=== DATA EXCERPTS ===
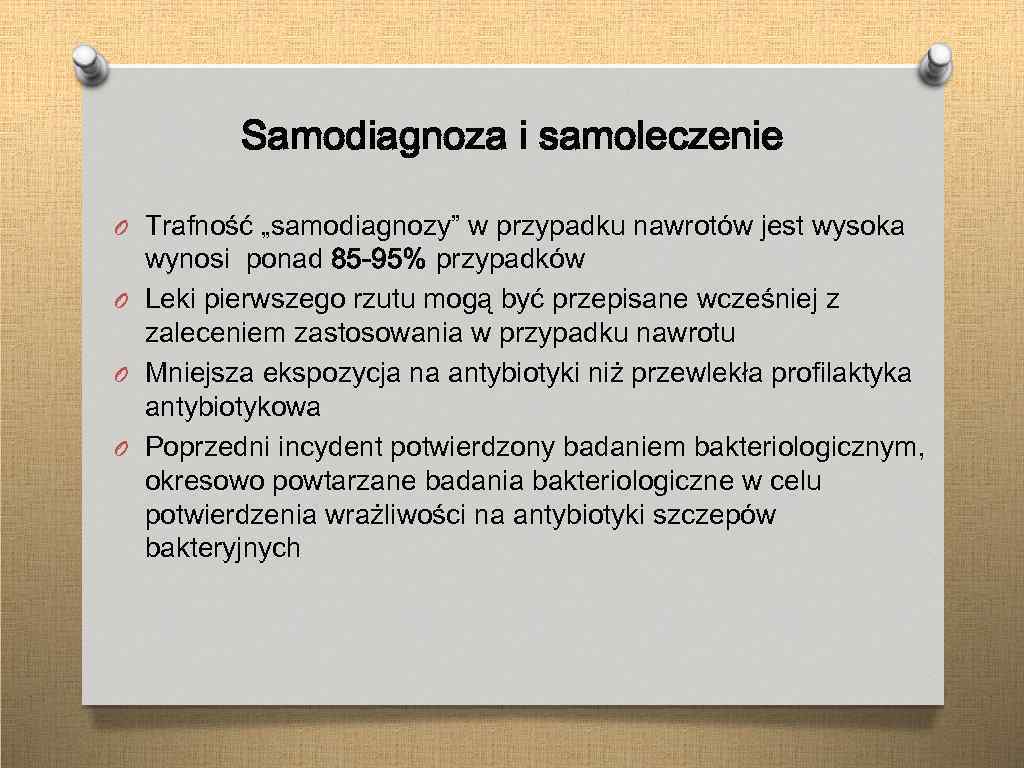 Samodiagnoza i samoleczenie

O Trafność „samodiagnozy” w przypadku nawrotów jest wysoka wynosi ponad 85-95% przypadków
O Leki pierwszego rzutu mogą być przepisane wcześniej z zaleceniem zastosowania w przypadku nawrotu
O Mniejsza ekspozycja na antybiotyki niż przewlekła profilaktyka antybiotykowa
O Poprzedni incydent potwierdzony badaniem bakteriologicznym, okresowo powtarzane badania bakteriologiczne w celu potwierdzenia wrażliwości na antybiotyki szczepów bakteryjnych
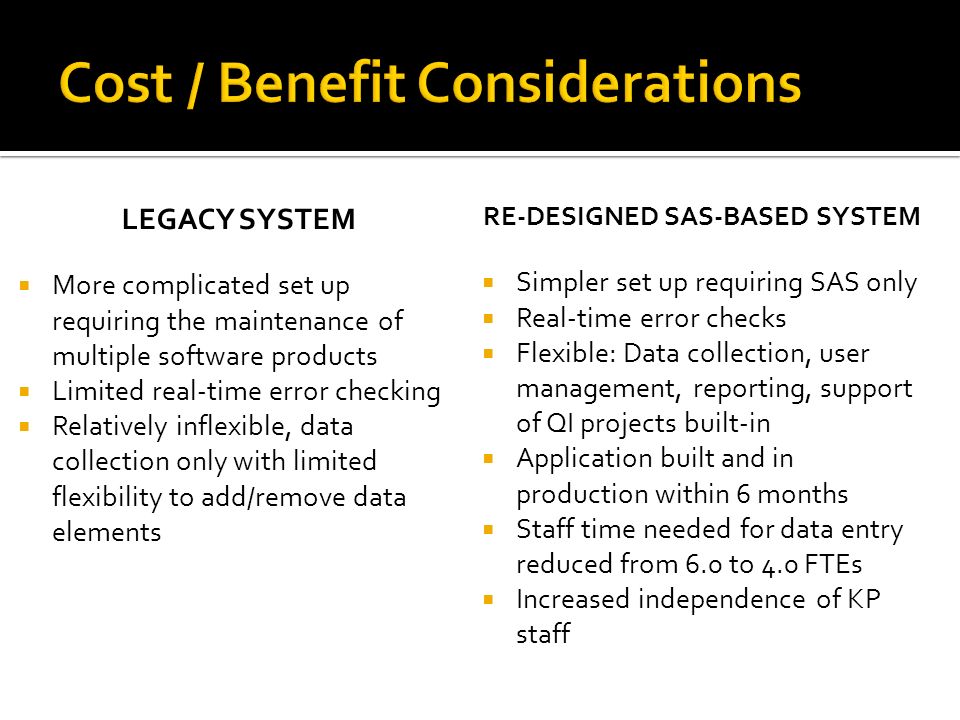 Cost / Benefit Considerations

LEGACY SYSTEM

- More complicated set up requiring the maintenance of multiple software products
- Limited real-time error checking
- Relatively inflexible, data collection only with limited flexibility to add/remove data elements

RE-DESIGNED SAS-BASED SYSTEM

- Simpler set up requiring SAS only
- Real-time error checks
- Flexible: Data collection, user management, reporting, support of QI projects built-in
- Application built and in production within 6 months
- Staff time needed for data entry reduced from 6.0 to 4.0 FTEs
- Increased independence of KP staff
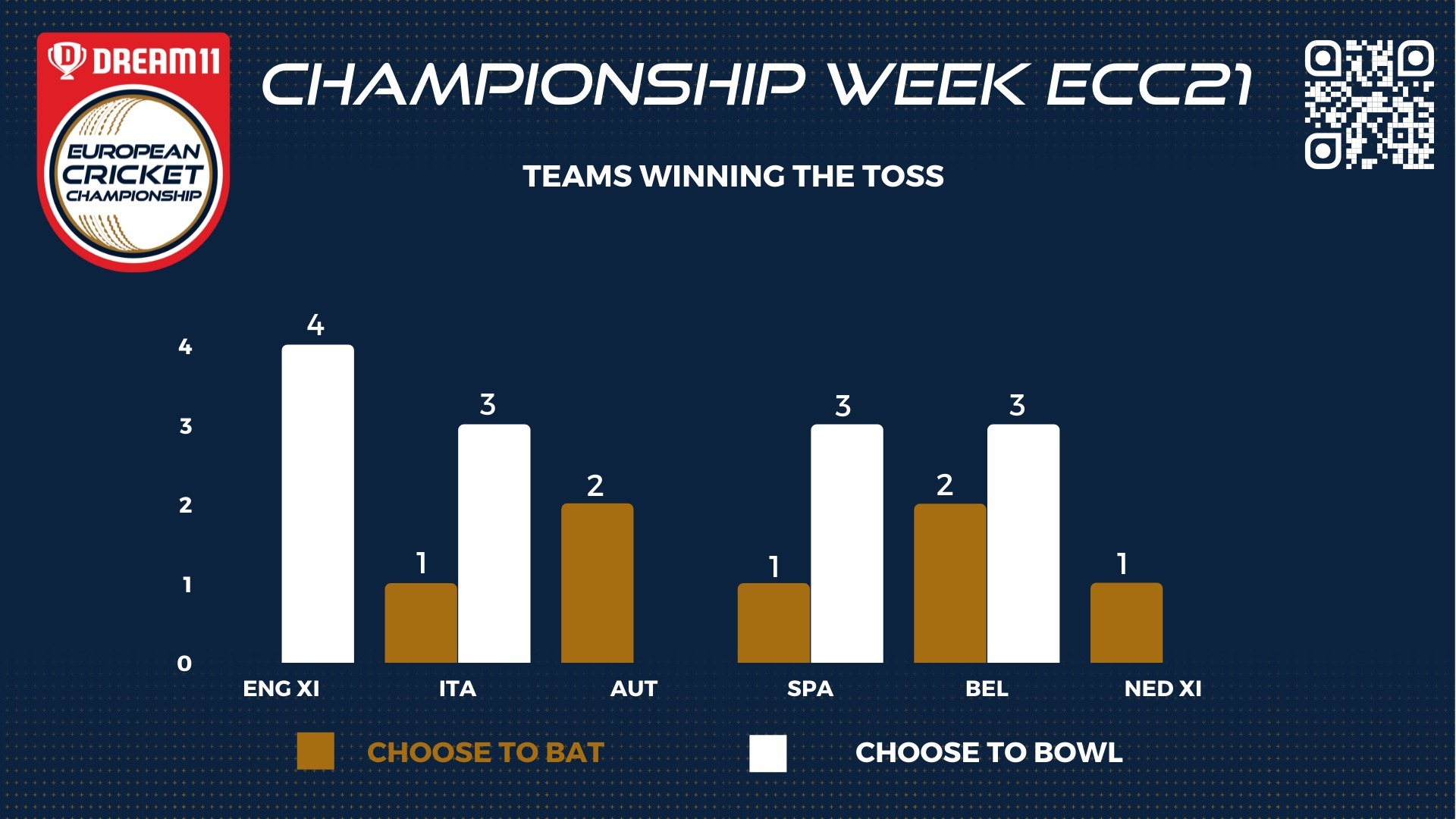 DREAM11
EUROPEAN CRICKET CHAMPIONSHIP

CHAMPIONSHIP WEEK ECC21

TEAMS WINNING THE TOSS

4
3
2
1
0

4
1
3
2
1
3
2
3
1

ENG XI
ITA
AUT
SPA
BEL
NED XI

CHOOSE TO BAT
CHOOSE TO BOWL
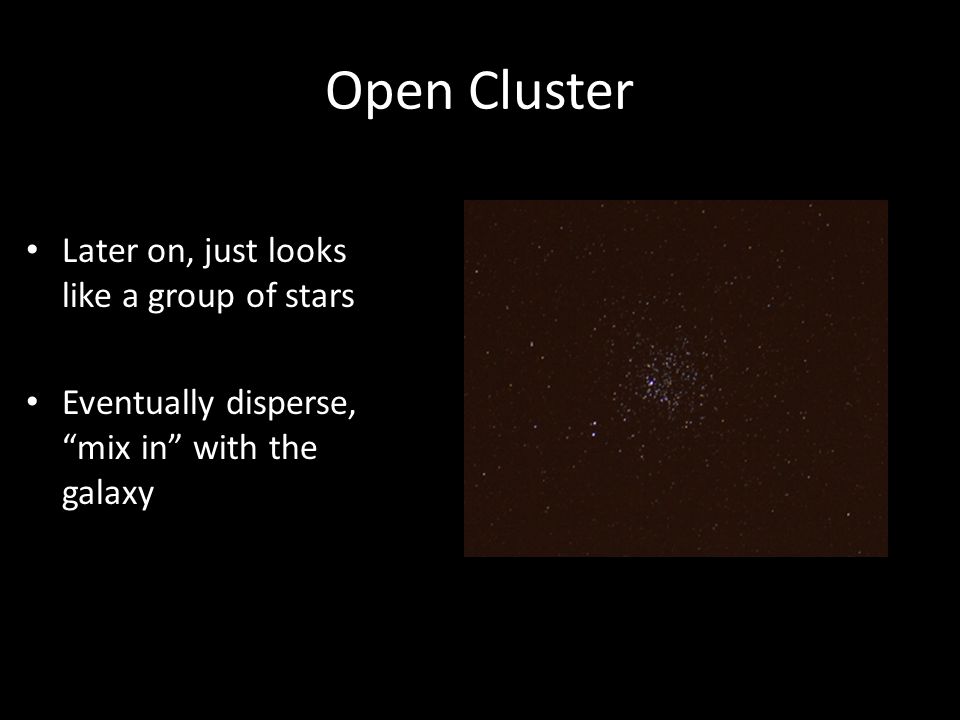 Open Cluster

• Later on, just looks like a group of stars

• Eventually disperse, “mix in” with the galaxy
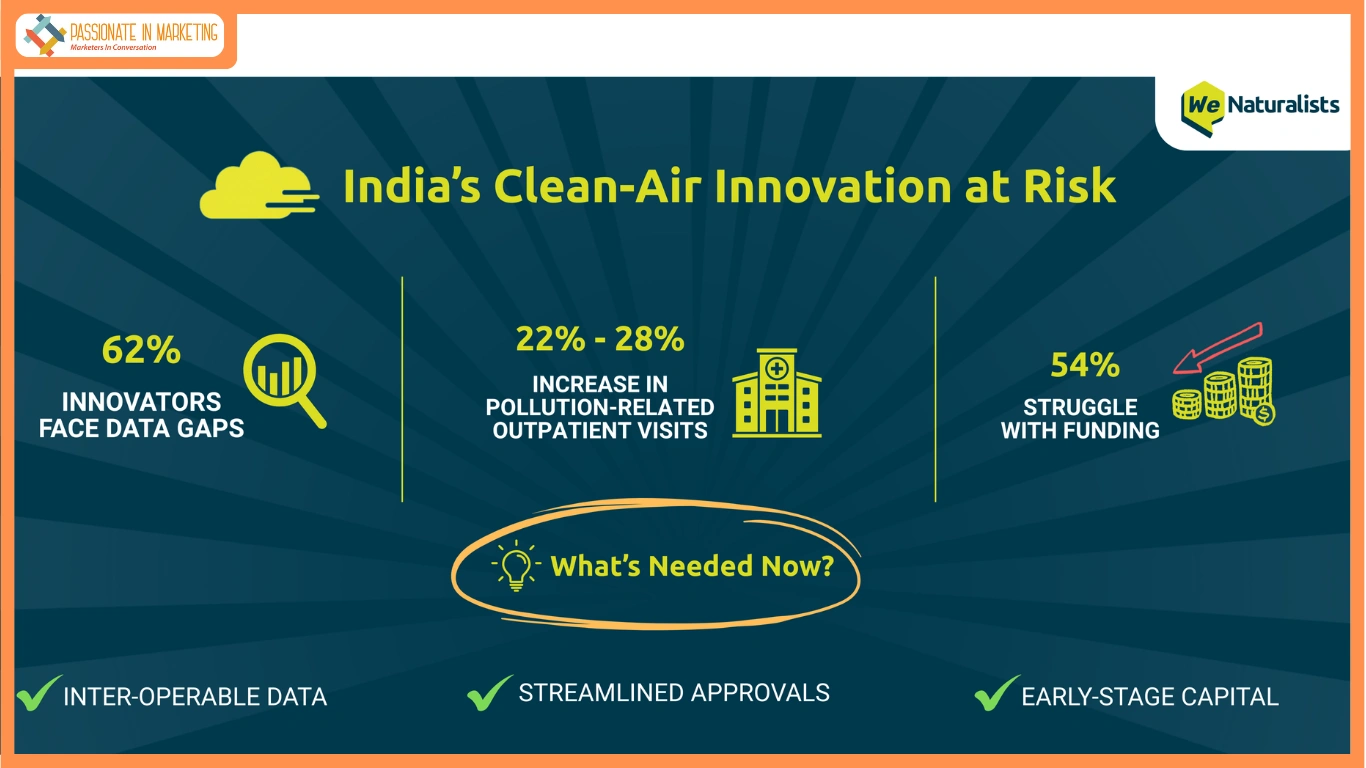 PASSIONATE IN MARKETING
Marketers In Conversation

We Naturalists

India's Clean-Air Innovation at Risk

62%
INNOVATORS FACE DATA GAPS

22% - 28%
INCREASE IN POLLUTION-RELATED OUTPATIENT VISITS

54%
STRUGGLE WITH FUNDING

What's Needed Now?

INTER-OPERABLE DATA

STREAMLINED APPROVALS

EARLY-STAGE CAPITAL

=== YOUR OBJECTIVE ===
Skip the pictures and reproduce all remaining entries exactly.

=== WRITTEN SOLUTION ===
 Samodiagnoza i samoleczenie

O Trafność „samodiagnozy” w przypadku nawrotów jest wysoka wynosi ponad 85-95% przypadków
O Leki pierwszego rzutu mogą być przepisane wcześniej z zaleceniem zastosowania w przypadku nawrotu
O Mniejsza ekspozycja na antybiotyki niż przewlekła profilaktyka antybiotykowa
O Poprzedni incydent potwierdzony badaniem bakteriologicznym, okresowo powtarzane badania bakteriologiczne w celu potwierdzenia wrażliwości na antybiotyki szczepów bakteryjnych
 Cost / Benefit Considerations

LEGACY SYSTEM

- More complicated set up requiring the maintenance of multiple software products
- Limited real-time error checking
- Relatively inflexible, data collection only with limited flexibility to add/remove data elements

RE-DESIGNED SAS-BASED SYSTEM

- Simpler set up requiring SAS only
- Real-time error checks
- Flexible: Data collection, user management, reporting, support of QI projects built-in
- Application built and in production within 6 months
- Staff time needed for data entry reduced from 6.0 to 4.0 FTEs
- Increased independence of KP staff
 DREAM11
EUROPEAN CRICKET CHAMPIONSHIP

CHAMPIONSHIP WEEK ECC21

TEAMS WINNING THE TOSS

4
3
2
1
0

4
1
3
2
1
3
2
3
1

ENG XI
ITA
AUT
SPA
BEL
NED XI

CHOOSE TO BAT
CHOOSE TO BOWL
 Open Cluster

• Later on, just looks like a group of stars

• Eventually disperse, “mix in” with the galaxy
 PASSIONATE IN MARKETING
Marketers In Conversation

We Naturalists

India's Clean-Air Innovation at Risk

62%
INNOVATORS FACE DATA GAPS

22% - 28%
INCREASE IN POLLUTION-RELATED OUTPATIENT VISITS

54%
STRUGGLE WITH FUNDING

What's Needed Now?

INTER-OPERABLE DATA

STREAMLINED APPROVALS

EARLY-STAGE CAPITAL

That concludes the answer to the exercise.